*** Task inputs Section Begins ***
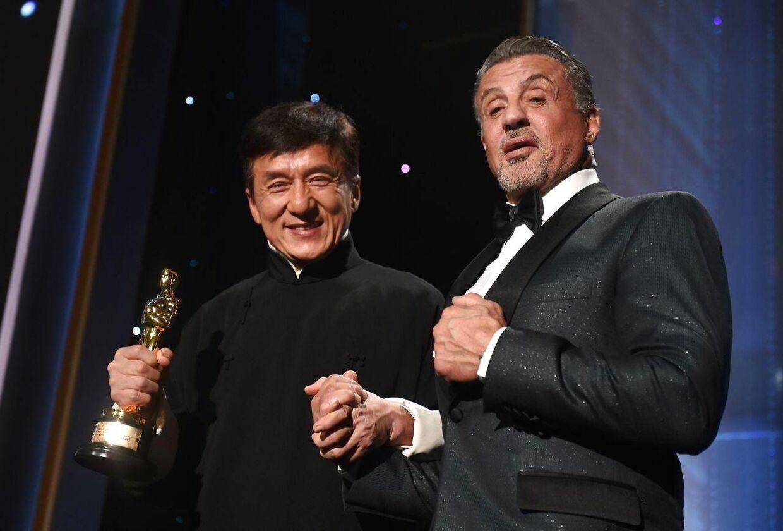 Jackie Chan modtog i 2016 en æres-Oscar for sine mange skuespil- og stuntpræstationer. Her ses han på scenen med Sylvester Stallone.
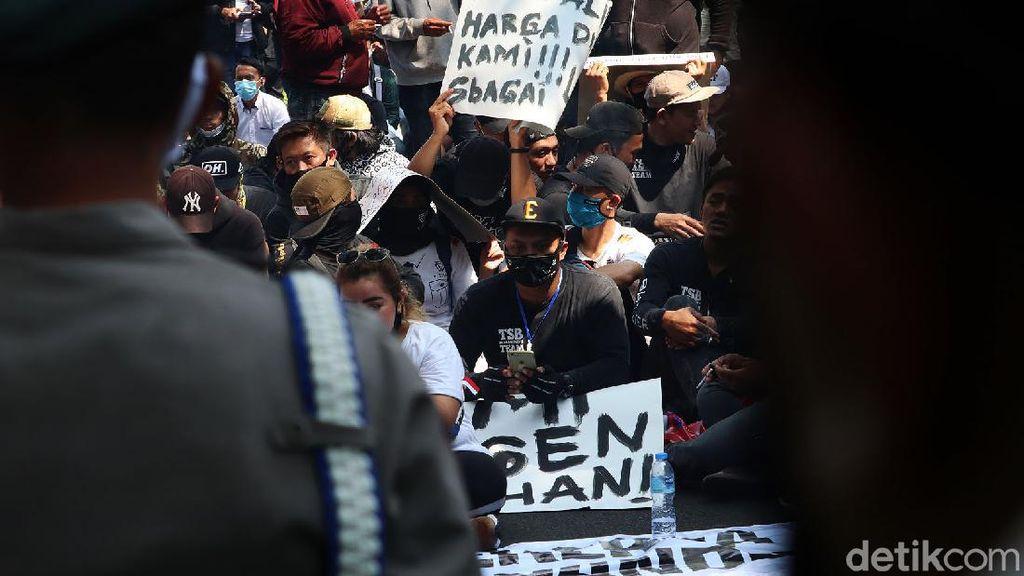 Demo di Depan Balkot, 3 Pekerja Hiburan Malam di Bandung Reaktif COVID-19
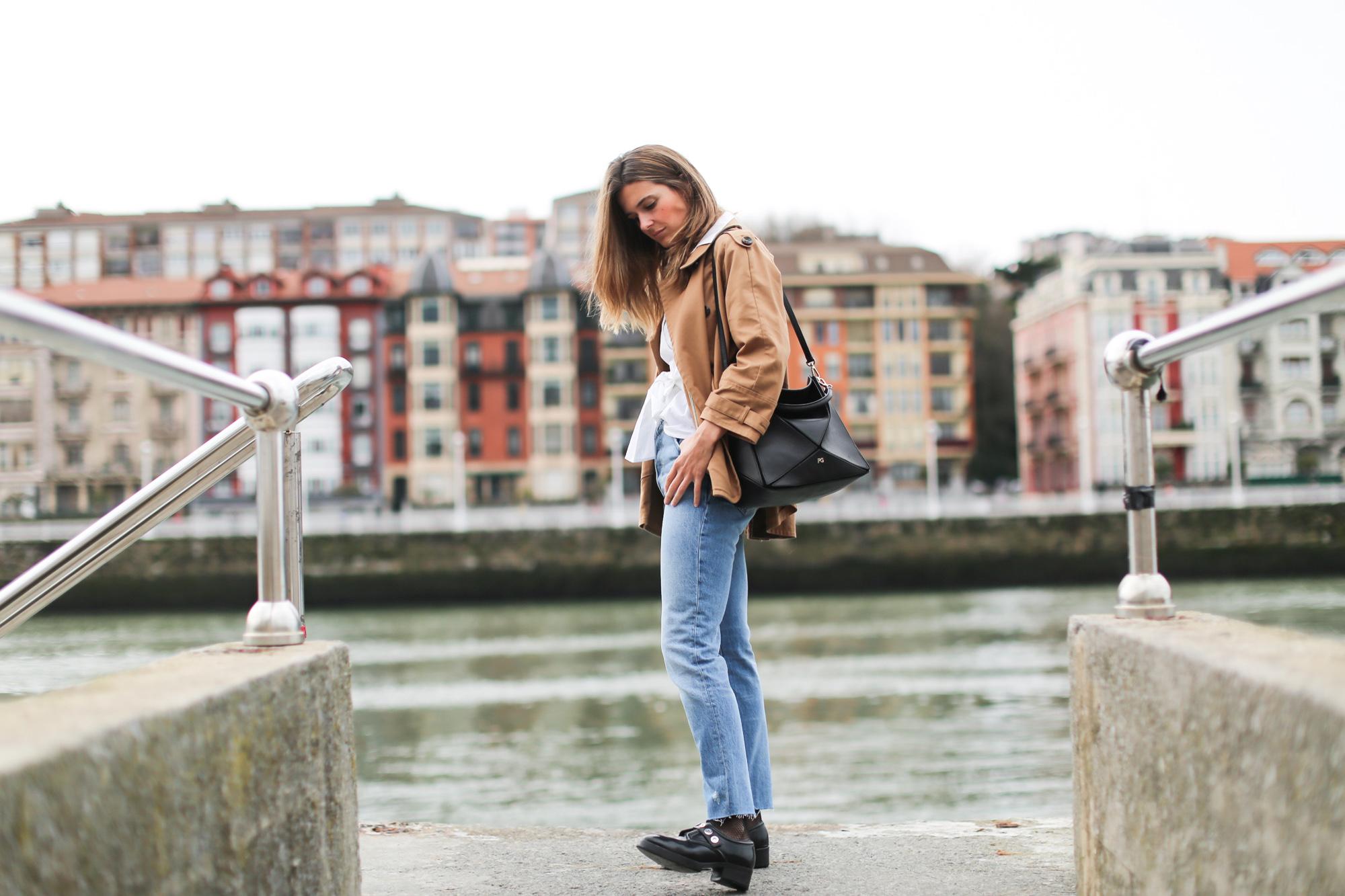 Clochet_streetstyle_fashionblogger_vintagehighwaistedjeans_purificaciongarciatangram_zapatosoxfordSandroParis-3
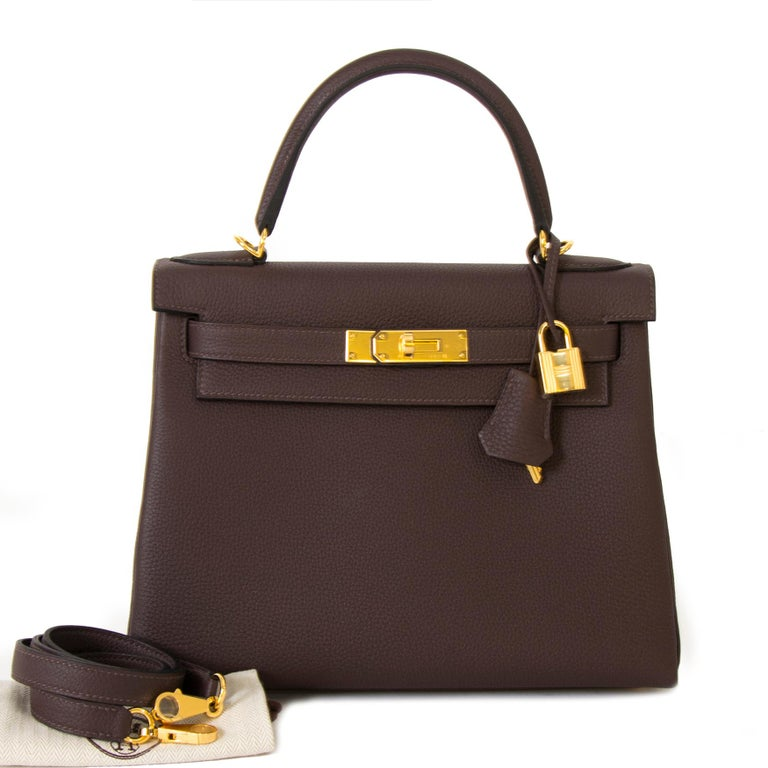 This gorgeous Hermès Kelly 28 Retourne Togo Chocolat GHW is brand new and comes with full set. Skip the waiting list and get your hands on the world's most wanted bag. The lovely grained togo leather comes in a warm Chocolat brown color and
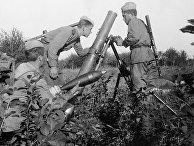Минометный расчет упрощенного полкового 120-мм миномета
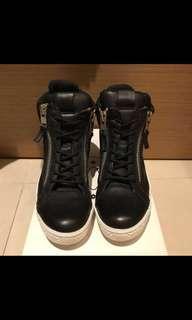 🚚 STEVE MADDEN 9號男鞋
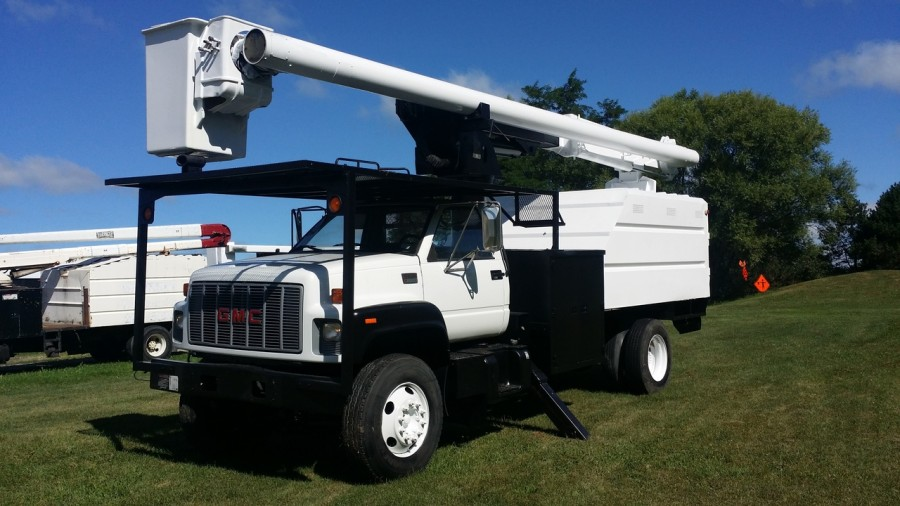 Used Forestry Bucket Truck For Sale
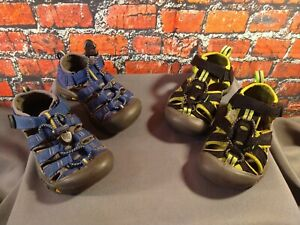 PRE-OWNED lot of 2 toddler unisex KEEN waterproof canvas SANDALS - size 9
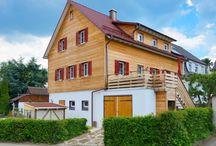 WEISS Holzhaus / Ökologie und Architektur – ein Widerspruch? Keineswegs! Eher eine perfekte Symbiose aus Individualität und Nachhaltigkeit! WEISS Holzhaus ist eine Produktlinie von Fertighaus WEISS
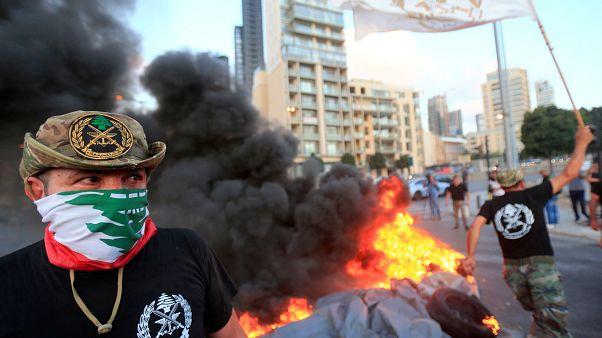احتجاجات قرب مقر البرلمان اللبناني في بيروت احتجاجا على خطة الحكومة التقشفية في موازنة 2019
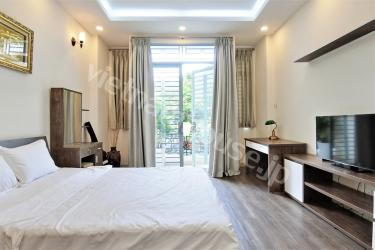 Brilliant serviced apartment on quiet street of District 3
*** Task inputs Section Ends ***
| What you need to do |
Only the lines from the line that contains "Demo di Depan" through the end of the entries are to be written out, exactly and without pictures, both ends included.

| Response to the exercise |
 Demo di Depan Balkot, 3 Pekerja Hiburan Malam di Bandung Reaktif COVID-19
 Clochet_streetstyle_fashionblogger_vintagehighwaistedjeans_purificaciongarciatangram_zapatosoxfordSandroParis-3
 This gorgeous Hermès Kelly 28 Retourne Togo Chocolat GHW is brand new and comes with full set. Skip the waiting list and get your hands on the world's most wanted bag. The lovely grained togo leather comes in a warm Chocolat brown color and
Минометный расчет упрощенного полкового 120-мм миномета
 🚚 STEVE MADDEN 9號男鞋
 Used Forestry Bucket Truck For Sale
 PRE-OWNED lot of 2 toddler unisex KEEN waterproof canvas SANDALS - size 9
 WEISS Holzhaus / Ökologie und Architektur – ein Widerspruch? Keineswegs! Eher eine perfekte Symbiose aus Individualität und Nachhaltigkeit! WEISS Holzhaus ist eine Produktlinie von Fertighaus WEISS
احتجاجات قرب مقر البرلمان اللبناني في بيروت احتجاجا على خطة الحكومة التقشفية في موازنة 2019
 Brilliant serviced apartment on quiet street of District 3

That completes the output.